Pork Chops With Apples In Cider Sauce Recipe - Cooking Index
2 tablespoons | 30ml | Vegetable oil - approximately |
To film skillet | ||
4 | Loin pork chops - 1/2 lb each | |
2 tablespoons | 30ml | Unsalted butter |
2 tablespoons | 30ml | Red onions (medium) |
Peeled and cut into 1/4-inch slices | ||
1 tablespoon | 15ml | Minced garlic |
2 tablespoons | 30ml | Sweet apples - cut into 1/2" (large) slices |
Quartered - peeled, and cored | ||
1 tablespoon | 15ml | Fresh sage |
Or | ||
1 teaspoon | 5ml | Dried sage |
1/2 teaspoon | 2.5ml | Dried thyme leaves - crumbled |
3/4 cup | 177ml | Unsweetened apple juice |
1/2 cup | 118ml | Dry white wine |
Salt and freshly ground pepper - to taste |
Film a large, heavy skillet with oil and heat over a high flame until oil is fragrant. Pat pork chops dry, quickly brown on both sides in skillet, and remove to a plate. Lower heat to medium and melt butter in skillet. Add onions and saute, stirring occasionally, until softened. Add garlic and saute until translucent (1 minute longer). Add apples and turn in butter just until completely coated.

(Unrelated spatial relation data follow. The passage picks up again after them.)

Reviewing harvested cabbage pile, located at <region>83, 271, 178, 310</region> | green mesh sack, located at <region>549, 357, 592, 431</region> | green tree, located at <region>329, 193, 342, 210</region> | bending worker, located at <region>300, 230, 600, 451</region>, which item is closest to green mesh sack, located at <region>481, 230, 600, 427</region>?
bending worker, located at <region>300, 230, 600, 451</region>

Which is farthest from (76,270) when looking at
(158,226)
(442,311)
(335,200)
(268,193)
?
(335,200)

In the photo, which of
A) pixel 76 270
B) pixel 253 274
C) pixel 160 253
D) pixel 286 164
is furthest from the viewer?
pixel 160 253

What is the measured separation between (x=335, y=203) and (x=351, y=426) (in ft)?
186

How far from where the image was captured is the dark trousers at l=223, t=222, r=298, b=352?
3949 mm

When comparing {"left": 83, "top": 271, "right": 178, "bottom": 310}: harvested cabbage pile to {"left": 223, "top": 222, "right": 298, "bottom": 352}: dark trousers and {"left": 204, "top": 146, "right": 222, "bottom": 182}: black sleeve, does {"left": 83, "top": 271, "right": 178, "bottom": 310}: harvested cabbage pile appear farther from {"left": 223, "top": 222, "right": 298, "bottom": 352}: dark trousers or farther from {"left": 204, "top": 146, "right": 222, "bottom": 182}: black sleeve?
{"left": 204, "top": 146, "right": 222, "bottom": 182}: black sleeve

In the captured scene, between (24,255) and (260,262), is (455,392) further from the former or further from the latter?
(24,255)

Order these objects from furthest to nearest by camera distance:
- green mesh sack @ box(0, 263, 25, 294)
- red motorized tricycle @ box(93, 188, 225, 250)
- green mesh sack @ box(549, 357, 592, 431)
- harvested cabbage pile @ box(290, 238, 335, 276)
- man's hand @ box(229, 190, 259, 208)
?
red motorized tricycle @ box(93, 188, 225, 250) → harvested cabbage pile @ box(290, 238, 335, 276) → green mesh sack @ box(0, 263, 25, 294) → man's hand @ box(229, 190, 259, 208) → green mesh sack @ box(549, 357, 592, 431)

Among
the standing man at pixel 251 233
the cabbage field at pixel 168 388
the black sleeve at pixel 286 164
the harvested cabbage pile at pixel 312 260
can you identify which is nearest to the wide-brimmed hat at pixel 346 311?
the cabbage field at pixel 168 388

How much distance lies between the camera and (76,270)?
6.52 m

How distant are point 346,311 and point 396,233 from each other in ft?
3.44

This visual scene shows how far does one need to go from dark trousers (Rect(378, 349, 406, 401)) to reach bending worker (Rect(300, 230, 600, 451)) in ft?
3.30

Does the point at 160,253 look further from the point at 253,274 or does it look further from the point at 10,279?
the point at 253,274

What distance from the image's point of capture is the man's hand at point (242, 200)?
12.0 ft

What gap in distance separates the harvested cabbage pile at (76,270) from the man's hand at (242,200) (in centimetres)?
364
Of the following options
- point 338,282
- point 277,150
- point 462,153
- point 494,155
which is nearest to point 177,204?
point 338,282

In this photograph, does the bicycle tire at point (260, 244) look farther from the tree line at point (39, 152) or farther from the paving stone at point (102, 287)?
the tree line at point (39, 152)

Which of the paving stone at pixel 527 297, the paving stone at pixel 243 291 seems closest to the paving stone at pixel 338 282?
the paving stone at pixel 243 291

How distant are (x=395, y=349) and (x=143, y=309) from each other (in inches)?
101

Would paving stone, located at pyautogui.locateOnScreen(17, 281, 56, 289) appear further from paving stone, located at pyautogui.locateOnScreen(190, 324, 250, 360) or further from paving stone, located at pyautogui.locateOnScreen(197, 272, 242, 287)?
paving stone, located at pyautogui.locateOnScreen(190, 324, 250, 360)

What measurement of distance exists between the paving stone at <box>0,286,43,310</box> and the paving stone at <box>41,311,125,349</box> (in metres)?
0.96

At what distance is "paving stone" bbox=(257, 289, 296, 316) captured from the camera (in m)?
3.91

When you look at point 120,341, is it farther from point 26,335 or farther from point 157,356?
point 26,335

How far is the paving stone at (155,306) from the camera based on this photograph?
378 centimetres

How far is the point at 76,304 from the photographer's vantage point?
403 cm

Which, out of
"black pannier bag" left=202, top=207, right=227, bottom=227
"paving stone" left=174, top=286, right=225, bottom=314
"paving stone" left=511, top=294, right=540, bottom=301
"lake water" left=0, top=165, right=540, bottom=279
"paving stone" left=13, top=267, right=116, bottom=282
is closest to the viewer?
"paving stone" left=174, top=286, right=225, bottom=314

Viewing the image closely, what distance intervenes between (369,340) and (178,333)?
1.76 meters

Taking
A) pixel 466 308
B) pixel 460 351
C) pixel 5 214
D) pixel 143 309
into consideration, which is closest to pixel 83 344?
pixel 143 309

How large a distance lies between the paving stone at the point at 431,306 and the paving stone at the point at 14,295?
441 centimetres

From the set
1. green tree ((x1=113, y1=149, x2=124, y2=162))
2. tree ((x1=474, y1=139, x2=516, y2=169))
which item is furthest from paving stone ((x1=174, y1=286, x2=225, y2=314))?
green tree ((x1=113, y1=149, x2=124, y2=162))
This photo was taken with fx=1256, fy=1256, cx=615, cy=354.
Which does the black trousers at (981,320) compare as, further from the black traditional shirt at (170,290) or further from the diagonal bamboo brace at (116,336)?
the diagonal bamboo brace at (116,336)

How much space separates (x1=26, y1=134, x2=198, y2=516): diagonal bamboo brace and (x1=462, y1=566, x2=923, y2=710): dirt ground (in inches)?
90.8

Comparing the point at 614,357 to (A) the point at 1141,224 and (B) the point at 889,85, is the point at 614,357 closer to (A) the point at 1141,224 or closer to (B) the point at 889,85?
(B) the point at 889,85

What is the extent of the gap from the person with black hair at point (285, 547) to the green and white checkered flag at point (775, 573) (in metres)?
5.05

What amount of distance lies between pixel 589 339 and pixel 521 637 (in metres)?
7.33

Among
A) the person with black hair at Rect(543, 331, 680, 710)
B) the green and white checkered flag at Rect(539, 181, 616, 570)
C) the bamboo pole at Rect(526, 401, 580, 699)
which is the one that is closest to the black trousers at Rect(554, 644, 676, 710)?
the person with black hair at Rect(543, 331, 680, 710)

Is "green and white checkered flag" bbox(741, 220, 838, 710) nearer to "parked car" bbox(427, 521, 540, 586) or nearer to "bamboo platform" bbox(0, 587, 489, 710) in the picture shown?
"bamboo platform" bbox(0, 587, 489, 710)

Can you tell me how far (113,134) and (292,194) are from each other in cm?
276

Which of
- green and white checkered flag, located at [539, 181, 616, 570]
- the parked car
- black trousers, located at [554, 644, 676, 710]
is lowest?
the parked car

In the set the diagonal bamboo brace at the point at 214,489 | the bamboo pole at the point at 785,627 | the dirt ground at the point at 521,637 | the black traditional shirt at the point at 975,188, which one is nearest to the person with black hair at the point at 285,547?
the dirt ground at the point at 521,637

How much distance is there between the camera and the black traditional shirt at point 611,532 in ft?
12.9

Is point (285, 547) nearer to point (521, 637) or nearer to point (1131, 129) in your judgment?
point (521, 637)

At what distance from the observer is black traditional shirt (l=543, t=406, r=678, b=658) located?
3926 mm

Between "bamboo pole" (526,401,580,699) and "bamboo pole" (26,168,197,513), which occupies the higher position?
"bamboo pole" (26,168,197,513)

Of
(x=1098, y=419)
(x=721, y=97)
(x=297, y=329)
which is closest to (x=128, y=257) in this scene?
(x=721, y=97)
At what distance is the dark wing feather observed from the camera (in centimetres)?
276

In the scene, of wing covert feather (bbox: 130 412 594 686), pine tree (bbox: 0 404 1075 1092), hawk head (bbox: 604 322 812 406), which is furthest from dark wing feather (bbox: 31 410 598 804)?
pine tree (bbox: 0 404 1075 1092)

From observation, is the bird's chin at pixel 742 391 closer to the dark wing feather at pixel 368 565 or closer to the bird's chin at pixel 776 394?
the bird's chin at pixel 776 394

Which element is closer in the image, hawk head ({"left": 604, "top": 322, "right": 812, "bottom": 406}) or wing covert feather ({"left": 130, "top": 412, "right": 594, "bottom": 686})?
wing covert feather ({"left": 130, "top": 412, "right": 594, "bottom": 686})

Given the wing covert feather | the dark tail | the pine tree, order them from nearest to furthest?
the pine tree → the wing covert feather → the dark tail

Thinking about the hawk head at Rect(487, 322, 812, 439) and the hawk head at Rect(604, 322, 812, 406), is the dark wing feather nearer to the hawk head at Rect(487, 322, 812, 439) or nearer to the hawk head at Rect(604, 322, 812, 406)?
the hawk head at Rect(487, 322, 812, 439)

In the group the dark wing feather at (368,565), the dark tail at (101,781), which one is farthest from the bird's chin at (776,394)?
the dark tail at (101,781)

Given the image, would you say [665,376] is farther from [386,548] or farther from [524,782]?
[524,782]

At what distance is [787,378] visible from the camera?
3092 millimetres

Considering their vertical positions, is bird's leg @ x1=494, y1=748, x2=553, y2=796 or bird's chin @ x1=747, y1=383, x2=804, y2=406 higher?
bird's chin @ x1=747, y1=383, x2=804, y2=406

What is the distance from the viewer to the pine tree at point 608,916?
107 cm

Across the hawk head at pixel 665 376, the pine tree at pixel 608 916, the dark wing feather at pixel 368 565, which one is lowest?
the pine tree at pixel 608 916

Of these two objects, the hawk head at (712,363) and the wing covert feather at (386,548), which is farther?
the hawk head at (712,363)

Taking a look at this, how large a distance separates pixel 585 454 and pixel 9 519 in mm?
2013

Return pork chops to skillet, sprinkle with sage and thyme, and add cider and wine. Bring liquid to a simmer and cook over fairly low heat until chops are cooked through (20 minutes).
With a slotted spatula remove chops and apple mixture from skillet and keep warm. Reduce cooking liquid at a full boil over high flame, stirring constantly, until it has thickened to the consistency of light syrup. Add salt and pepper to taste, pour liquid over chops and apples, and serve hot.